The task>
In the forum thread on Twitter and abortion views, why does the passage beginning "Remarkably, these social network data" say the NSA's claim to collect only metadata should not be taken seriously? Answer in one to three sentences.

Page text>
•••••
Twitter is public. You get on it and you are getting on a tiny digital soapbox in a worldwide town square.

(I did enjoy the correlation between prochoice people and "fuck" and "cats" vs. between prolife people and "Jesus" and "football.")
posted by emjaybee at 9:51 AM on October 9, 2015 [20 favorites]


Metadata is like Uber for your data.
posted by blue_beetle at 9:55 AM on October 9, 2015 [6 favorites]


It is interesting, though, to see how things we post on nominally unrelated topics are often such strong indicators of other things. Stuff like "Catholic" makes a lot of sense, being opposed to abortion and contraception is officially part of Catholic dogma despite 98% of sexually active Catholic women using contraception at least once and the abortion rate among Catholic Americans being identical to the abortion rate of non-Catholic Americans.

But "fuck" and "cats" being strong indicators of pro-choice beliefs is one of those linkages I'd never have imagined would exist. Likewise "writer". To me it's a wonderful surprise to find that such things correlate.

The strong correlation between gamergate and anti-choice beliefs is not even slightly surprising, I've long held that gamergate is essentially the awakening of movement conservatism among gamers and so far every bit of data available to date supports that hypothesis.

Still, while on the one hand such things are somewhat ominous, I'm enough of a data geek that I find my joy in the analysis and connections far exceeds my concern about the NSA or others using those connections. I figure the NSA doesn't really need to resort to such measures to find people on their enemies list, not with every modern CISCO router containing an NSA back door.
posted by sotonohito at 9:58 AM on October 9, 2015 [3 favorites]


MetaFilter: data about data.
posted by Fizz at 10:04 AM on October 9, 2015 [4 favorites]


But "fuck" and "cats" being strong indicators of pro-choice beliefs is one of those linkages I'd never have imagined would exist. Likewise "writer". To me it's a wonderful surprise to find that such things correlate.

Well, these do sound like my people.
posted by Artw at 10:09 AM on October 9, 2015 [25 favorites]


Well, filter about filter.
posted by maxsparber at 10:09 AM on October 9, 2015 [10 favorites]


Doggone it, quit calling it "pro-life". It's pro-coat-hanger or pro-birth.
posted by notsnot at 10:10 AM on October 9, 2015 [18 favorites]


Remarkably, these social network data are so powerful that in some cases, someone’s profile provides no further information. For example, if you know the stances of two of the people a tweeter is following, knowing their gender and whether they describe themselves as Catholic does not improve your prediction of whether they will be pro-life or pro-choice. Put another way, so polarized is the social network structure that even very basic, obvious characteristics stop mattering if we know who your friends are.

One broader implication of this is that no one should take the NSA seriously when they say they are only collecting “metadata” on whom someone contacts, rather than the content of the communication. Social network metadata is incredibly powerful.
•••••
Dataset>
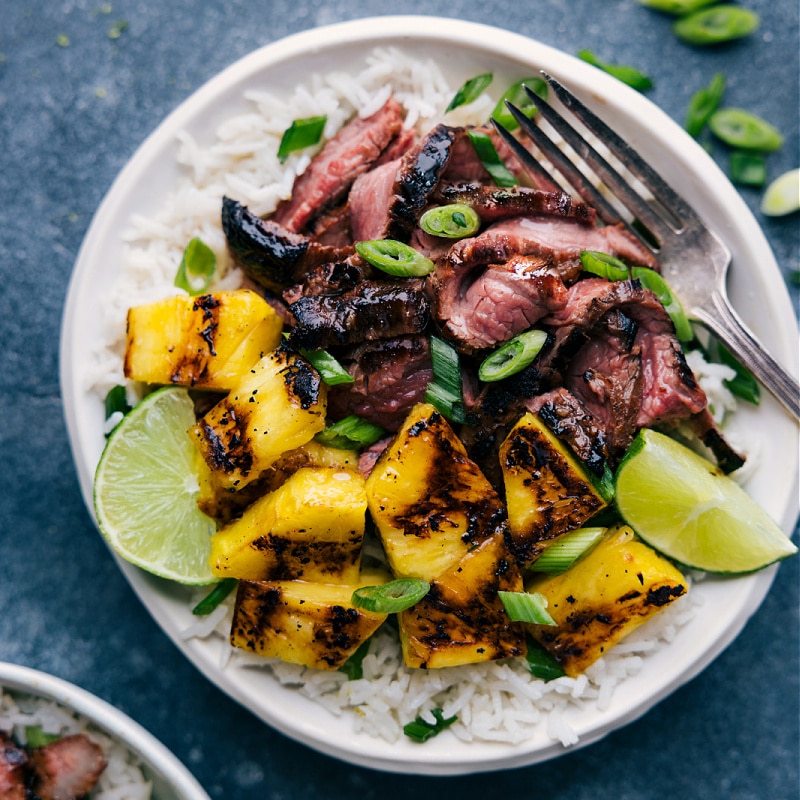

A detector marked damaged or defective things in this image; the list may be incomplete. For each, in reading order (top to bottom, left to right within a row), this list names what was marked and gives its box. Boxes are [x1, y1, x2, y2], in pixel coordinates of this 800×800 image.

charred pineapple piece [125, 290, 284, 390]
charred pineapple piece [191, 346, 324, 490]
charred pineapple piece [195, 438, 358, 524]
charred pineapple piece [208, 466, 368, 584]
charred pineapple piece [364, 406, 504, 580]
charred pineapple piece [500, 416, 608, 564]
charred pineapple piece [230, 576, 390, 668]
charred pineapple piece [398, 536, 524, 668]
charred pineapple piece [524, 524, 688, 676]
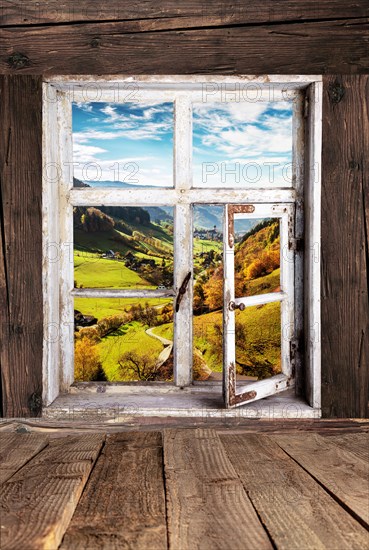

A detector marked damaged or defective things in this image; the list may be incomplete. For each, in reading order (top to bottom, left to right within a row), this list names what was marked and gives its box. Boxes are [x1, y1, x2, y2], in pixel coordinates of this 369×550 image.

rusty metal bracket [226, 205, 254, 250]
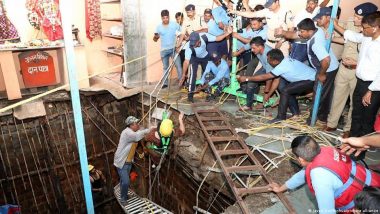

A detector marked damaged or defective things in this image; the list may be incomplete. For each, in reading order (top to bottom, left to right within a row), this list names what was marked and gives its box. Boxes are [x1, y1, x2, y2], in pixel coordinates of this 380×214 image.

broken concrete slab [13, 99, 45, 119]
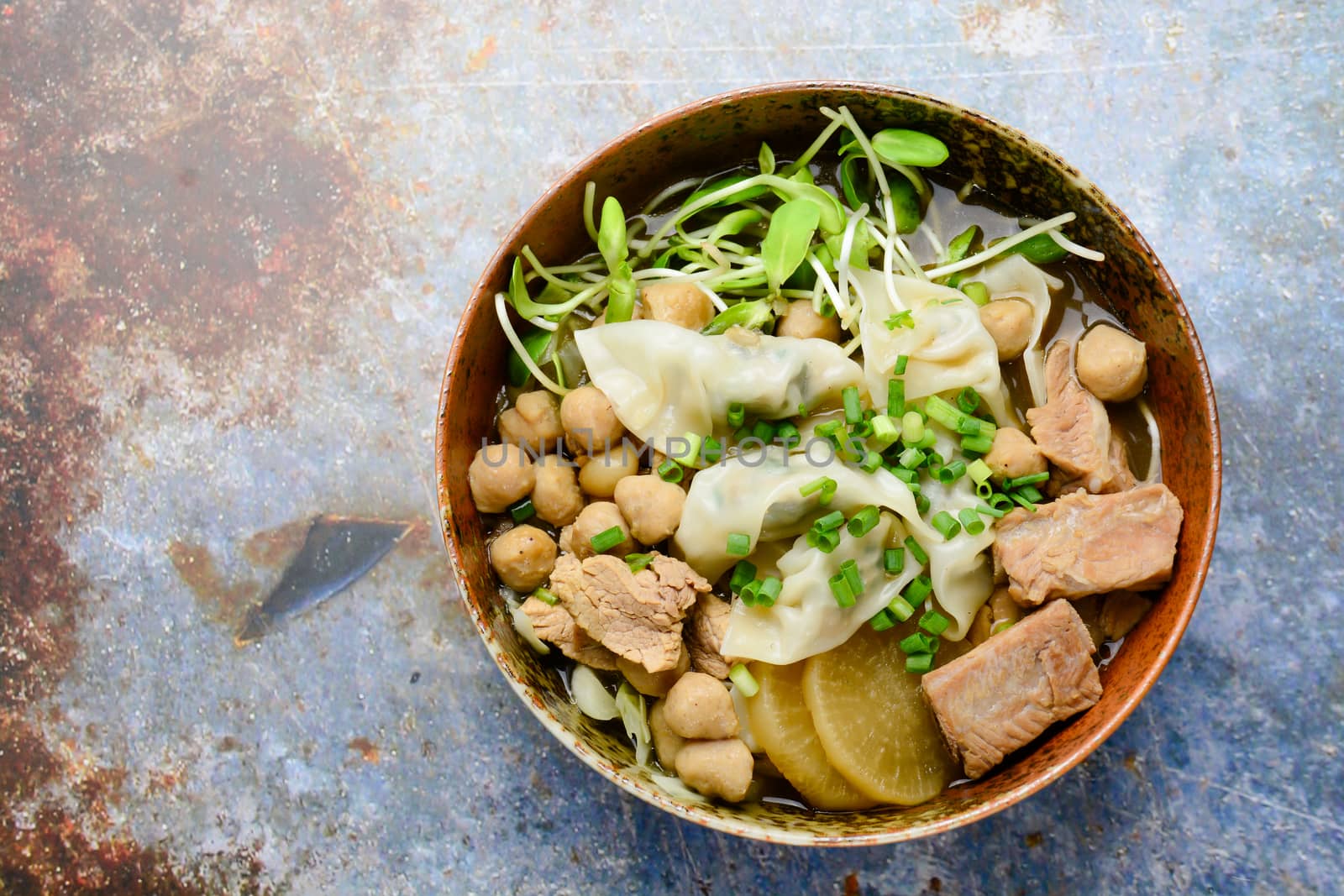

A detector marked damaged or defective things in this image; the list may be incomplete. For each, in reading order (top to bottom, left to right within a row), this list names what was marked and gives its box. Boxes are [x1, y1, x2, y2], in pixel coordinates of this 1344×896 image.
•••••
Result of the task>
Social network metadata is so powerful that knowing who someone follows can predict their views on its own. If you know the stances of two people a tweeter follows, learning their gender and whether they call themselves Catholic does not improve the prediction of whether they are pro-life or pro-choice.